Sunday, June 22, 2008

The product of a creative non-fiction class

Stiletto

She’s in the other room yelling about something. Mariam, my oldest sister, is always yelling about something. This morning it is about church. She barges in the room I share with Ruth. First, she pulls back the sheets from Ruth’s twin bed, then mine. “You better get up now, we’re going to church.”

Ruth rolls over and yawns the words, “We don’t even believe in God, Mariam.” She reaches for the blue comforter with cartoon moons and clouds. Mariam jerks on the end of it and spits, “Get up.”

“Jesus fucking Christ, I’m not going.”

Mariam pulls her tan arm back. Her manicured fingernails flash in the June morning light

when she smacks her open palm against Ruth’s freckled cheek. She then snaps her head in my

direction.

“Yeah, I’m going Mar,” I say and kick my legs off the bed. Ruth fights the tears that well in her blue eyes. I don’t look at her.

After church, I remember that Mom wanted me to clean the house today. She was “sick of this house looking like a pit from hell.”

I start with the shoes scattered across the foyer when I hear Mariam yelling. It’s about her outfit or her make-up. I don’t care which. I know she’s going out tonight, and like every night she goes out, Ruth and I count down the minutes until she leaves. I think she’s demanding to borrow Ruth’s red halter-top.

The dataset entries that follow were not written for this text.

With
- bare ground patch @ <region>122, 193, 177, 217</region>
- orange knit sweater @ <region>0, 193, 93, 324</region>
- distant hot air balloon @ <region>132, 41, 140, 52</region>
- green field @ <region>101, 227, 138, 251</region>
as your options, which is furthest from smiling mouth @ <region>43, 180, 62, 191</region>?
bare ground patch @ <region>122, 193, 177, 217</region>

She’s been cruel to Ruth all day.

I’m stacking the shoes next to the stairs. With four girls in the house, the shoes accumulate quickly across the scratched wood floor. I’m not paying attention to which shoes go where. I just want them to take up as little space as possible because Mom doesn’t own a shoe rack. That is a luxury she’d say “Only people like your father who’re richer than God have.” I pile Mariam’s red stiletto heals on top of flip-flops when she stomps down the stairs. She’s wearing Ruth’s halter. I expect her to walk past and ignore me. She usually leaves me alone.

“Squid, what are you doing with my shoes?” She spews my nickname. No one in my family calls me Sarah.

“I’m putting them up so that we can actually walk through here.”

“Those are my forty dollar stilettos!” She’s huffing and whining, and before I can tell her that I’m not hurting them she’s stomping to the kitchen where the phone is. “I’m calling Mom. All you guys do is try to ruin everything!”

I can’t take her shouting anymore. My hand still on her shoe, I’m feeling my blood burn hot in

my cheeks. Maybe it’s guilt for not even looking at Ruth this morning, for not standing up for

myself. Maybe not. This heat in my arms is more likely rage. And my fist clamps the leather

straps of her forty fucking dollar shoe. She’s got the phone and still shrieking at me. I quit

listening. I don’t make a sound when I hurl the shoe at her head.

I missed and I’m disappointed until I hear her start to cry. Probably the shock. Not of the shoe whizzing past her head, but that I threw it.

“You’re gonna get it,” she says and dials the number to Mom’s work.